— Start of DATASET RECORDS —
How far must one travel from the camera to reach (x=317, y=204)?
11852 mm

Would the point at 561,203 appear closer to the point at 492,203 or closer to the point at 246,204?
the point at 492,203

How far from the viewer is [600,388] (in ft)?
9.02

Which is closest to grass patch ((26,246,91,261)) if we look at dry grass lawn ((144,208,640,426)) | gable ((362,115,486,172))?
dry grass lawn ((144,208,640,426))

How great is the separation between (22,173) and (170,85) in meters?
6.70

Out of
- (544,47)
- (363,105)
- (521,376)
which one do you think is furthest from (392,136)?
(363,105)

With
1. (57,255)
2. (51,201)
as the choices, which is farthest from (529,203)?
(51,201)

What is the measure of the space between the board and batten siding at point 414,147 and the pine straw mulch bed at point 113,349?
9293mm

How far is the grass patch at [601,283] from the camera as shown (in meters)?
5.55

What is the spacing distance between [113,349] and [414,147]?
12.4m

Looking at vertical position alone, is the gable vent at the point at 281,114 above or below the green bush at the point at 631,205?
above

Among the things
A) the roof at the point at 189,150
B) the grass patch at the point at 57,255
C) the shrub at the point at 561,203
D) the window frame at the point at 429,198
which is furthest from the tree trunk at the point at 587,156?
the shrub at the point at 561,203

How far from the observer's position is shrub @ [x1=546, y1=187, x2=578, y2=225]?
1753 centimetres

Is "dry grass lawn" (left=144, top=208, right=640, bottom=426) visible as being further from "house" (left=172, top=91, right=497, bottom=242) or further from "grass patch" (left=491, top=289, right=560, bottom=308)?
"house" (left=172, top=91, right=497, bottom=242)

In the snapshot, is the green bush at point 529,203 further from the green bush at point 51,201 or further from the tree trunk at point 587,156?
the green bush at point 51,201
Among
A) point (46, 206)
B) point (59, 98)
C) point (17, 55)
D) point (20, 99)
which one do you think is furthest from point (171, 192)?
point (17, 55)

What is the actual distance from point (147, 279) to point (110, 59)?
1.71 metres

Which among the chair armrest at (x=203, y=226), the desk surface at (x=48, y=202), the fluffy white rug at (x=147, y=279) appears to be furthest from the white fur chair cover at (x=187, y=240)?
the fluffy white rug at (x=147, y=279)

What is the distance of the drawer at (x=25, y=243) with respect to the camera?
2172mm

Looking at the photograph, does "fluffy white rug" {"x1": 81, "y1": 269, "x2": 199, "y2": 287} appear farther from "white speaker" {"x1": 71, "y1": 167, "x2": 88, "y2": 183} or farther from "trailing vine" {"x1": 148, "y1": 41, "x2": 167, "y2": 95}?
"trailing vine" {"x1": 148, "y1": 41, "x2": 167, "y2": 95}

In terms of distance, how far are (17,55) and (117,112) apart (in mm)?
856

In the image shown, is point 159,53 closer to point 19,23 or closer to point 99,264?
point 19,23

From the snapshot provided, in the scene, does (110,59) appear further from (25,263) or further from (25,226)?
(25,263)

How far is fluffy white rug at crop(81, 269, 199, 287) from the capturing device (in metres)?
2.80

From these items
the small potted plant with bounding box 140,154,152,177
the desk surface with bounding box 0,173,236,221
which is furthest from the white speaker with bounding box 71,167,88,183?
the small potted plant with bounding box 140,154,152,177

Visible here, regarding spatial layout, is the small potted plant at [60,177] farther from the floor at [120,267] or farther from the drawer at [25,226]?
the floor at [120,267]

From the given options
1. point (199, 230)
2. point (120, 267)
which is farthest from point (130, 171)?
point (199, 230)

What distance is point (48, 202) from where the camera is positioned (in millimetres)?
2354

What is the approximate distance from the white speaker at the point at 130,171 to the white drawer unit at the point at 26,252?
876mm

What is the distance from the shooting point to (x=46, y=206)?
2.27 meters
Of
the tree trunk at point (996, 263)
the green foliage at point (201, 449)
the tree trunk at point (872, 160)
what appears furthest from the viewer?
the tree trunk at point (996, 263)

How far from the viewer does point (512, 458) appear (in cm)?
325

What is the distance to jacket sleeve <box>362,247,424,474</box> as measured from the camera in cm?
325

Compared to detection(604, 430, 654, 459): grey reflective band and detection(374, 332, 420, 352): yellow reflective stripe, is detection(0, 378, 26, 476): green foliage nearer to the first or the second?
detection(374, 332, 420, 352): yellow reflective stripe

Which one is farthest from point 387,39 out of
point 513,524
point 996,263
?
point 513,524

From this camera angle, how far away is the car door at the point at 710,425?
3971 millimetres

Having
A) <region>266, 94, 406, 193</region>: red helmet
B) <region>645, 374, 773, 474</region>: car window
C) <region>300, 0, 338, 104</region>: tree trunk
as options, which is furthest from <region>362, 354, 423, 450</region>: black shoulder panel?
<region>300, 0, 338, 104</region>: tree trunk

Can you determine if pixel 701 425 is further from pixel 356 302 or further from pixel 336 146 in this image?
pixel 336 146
— End of DATASET RECORDS —
### WRITTEN INSTRUCTION
Retype the listing. Match it exactly.

### PROBLEM SOLUTION
How far must one travel from the camera to reach (x=317, y=204)?
11852 mm

Would the point at 561,203 appear closer to the point at 492,203 or closer to the point at 246,204?
the point at 492,203

How far from the viewer is [600,388] (in ft)?
9.02

Which is closest to grass patch ((26,246,91,261)) if we look at dry grass lawn ((144,208,640,426)) | gable ((362,115,486,172))?
dry grass lawn ((144,208,640,426))

How great is the separation between (22,173) and (170,85) in meters?
6.70

Out of
- (544,47)
- (363,105)
- (521,376)
which one do you think is furthest from (392,136)?
(363,105)

With
1. (57,255)
2. (51,201)
as the choices, which is farthest from (529,203)?
(51,201)

What is the measure of the space between the board and batten siding at point 414,147 and the pine straw mulch bed at point 113,349?
9293mm

How far is the grass patch at [601,283] from the camera as shown (in meters)?
5.55

What is the spacing distance between [113,349] and [414,147]?
12.4m

Looking at vertical position alone, is the gable vent at the point at 281,114 above or below the green bush at the point at 631,205?
above

Among the things
A) the roof at the point at 189,150
B) the grass patch at the point at 57,255
C) the shrub at the point at 561,203
D) the window frame at the point at 429,198
which is furthest from the tree trunk at the point at 587,156?
the shrub at the point at 561,203

How far from the observer's position is shrub @ [x1=546, y1=187, x2=578, y2=225]?
1753 centimetres

Is "dry grass lawn" (left=144, top=208, right=640, bottom=426) visible as being further from "house" (left=172, top=91, right=497, bottom=242) or further from "grass patch" (left=491, top=289, right=560, bottom=308)?
"house" (left=172, top=91, right=497, bottom=242)

In the snapshot, is the green bush at point 529,203 further from the green bush at point 51,201 or further from the tree trunk at point 587,156?
the green bush at point 51,201
Among
A) point (46, 206)
B) point (59, 98)
C) point (17, 55)
D) point (20, 99)
which one do you think is furthest from point (171, 192)?
point (17, 55)

What is the actual distance from point (147, 279) to point (110, 59)?
1.71 metres

Which among the chair armrest at (x=203, y=226), the desk surface at (x=48, y=202), the fluffy white rug at (x=147, y=279) appears to be furthest from the white fur chair cover at (x=187, y=240)?
the fluffy white rug at (x=147, y=279)

What is the distance of the drawer at (x=25, y=243) with respect to the camera?
2172mm

Looking at the photograph, does "fluffy white rug" {"x1": 81, "y1": 269, "x2": 199, "y2": 287} appear farther from "white speaker" {"x1": 71, "y1": 167, "x2": 88, "y2": 183} or farther from "trailing vine" {"x1": 148, "y1": 41, "x2": 167, "y2": 95}?
"trailing vine" {"x1": 148, "y1": 41, "x2": 167, "y2": 95}

In terms of distance, how far are (17,55) and (117,112) apart (in mm)?
856

In the image shown, is point 159,53 closer to point 19,23 or closer to point 99,264?
point 19,23

From the snapshot provided, in the scene, does (110,59) appear further from (25,263) or further from (25,226)?
(25,263)

How far is fluffy white rug at crop(81, 269, 199, 287) from the capturing device (in metres)?
2.80

From these items
the small potted plant with bounding box 140,154,152,177
the desk surface with bounding box 0,173,236,221
which is furthest from the white speaker with bounding box 71,167,88,183?
the small potted plant with bounding box 140,154,152,177

Visible here, regarding spatial layout, is the small potted plant at [60,177] farther from the floor at [120,267] or farther from the drawer at [25,226]?
the floor at [120,267]

From the given options
1. point (199, 230)
2. point (120, 267)
which is farthest from point (130, 171)?
point (199, 230)

What distance is point (48, 202) from where the camera is positioned (in millimetres)?
2354

What is the approximate distance from the white speaker at the point at 130,171 to the white drawer unit at the point at 26,252?
876mm

What is the distance from the shooting point to (x=46, y=206)?
2.27 meters
Of
the tree trunk at point (996, 263)
the green foliage at point (201, 449)
the tree trunk at point (872, 160)
what appears furthest from the viewer?
the tree trunk at point (996, 263)

How far from the viewer does point (512, 458) appear (in cm)?
325

What is the distance to jacket sleeve <box>362,247,424,474</box> as measured from the camera in cm?
325

Compared to detection(604, 430, 654, 459): grey reflective band and detection(374, 332, 420, 352): yellow reflective stripe, is detection(0, 378, 26, 476): green foliage nearer to the first or the second?
detection(374, 332, 420, 352): yellow reflective stripe

Which one is farthest from point 387,39 out of
point 513,524
point 996,263
?
point 513,524

From this camera angle, how far away is the car door at the point at 710,425?
3971 millimetres

Having
A) <region>266, 94, 406, 193</region>: red helmet
B) <region>645, 374, 773, 474</region>: car window
C) <region>300, 0, 338, 104</region>: tree trunk
as options, which is furthest from <region>362, 354, 423, 450</region>: black shoulder panel?
<region>300, 0, 338, 104</region>: tree trunk

Can you determine if pixel 701 425 is further from pixel 356 302 or further from pixel 336 146 in this image?
pixel 336 146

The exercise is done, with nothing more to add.